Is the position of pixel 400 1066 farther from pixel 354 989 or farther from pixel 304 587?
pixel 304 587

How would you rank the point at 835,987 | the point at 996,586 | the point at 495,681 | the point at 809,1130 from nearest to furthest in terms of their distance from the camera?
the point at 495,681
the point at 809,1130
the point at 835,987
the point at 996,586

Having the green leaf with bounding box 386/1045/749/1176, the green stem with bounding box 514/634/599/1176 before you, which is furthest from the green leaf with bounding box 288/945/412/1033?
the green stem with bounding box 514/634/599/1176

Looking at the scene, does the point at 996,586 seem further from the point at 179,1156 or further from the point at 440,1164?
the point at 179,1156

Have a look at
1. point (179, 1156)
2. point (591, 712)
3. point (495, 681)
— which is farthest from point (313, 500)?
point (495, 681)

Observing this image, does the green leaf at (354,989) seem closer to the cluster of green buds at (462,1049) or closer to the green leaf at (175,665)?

_ _ _

Can you restate every record above word for word?

Is the position of pixel 400 1066 farther from pixel 354 989 or farther from pixel 304 587?
pixel 304 587

How would you rank the point at 835,987 | the point at 996,586 | the point at 495,681 | the point at 809,1130 from nearest to furthest in terms of their distance from the camera?
the point at 495,681
the point at 809,1130
the point at 835,987
the point at 996,586

Having the green leaf with bounding box 386/1045/749/1176, the green stem with bounding box 514/634/599/1176 before you, which is furthest from the green leaf with bounding box 288/945/412/1033?
the green stem with bounding box 514/634/599/1176

Looking at the scene, does the point at 996,586 seem further from the point at 179,1156 or further from the point at 440,1164?
the point at 179,1156

Have a look at
1. point (179, 1156)
2. point (591, 712)
3. point (495, 681)
— which is farthest from point (313, 500)?
point (495, 681)

Observing this image, does the green leaf at (354,989) seem closer to the cluster of green buds at (462,1049) or closer to the green leaf at (175,665)?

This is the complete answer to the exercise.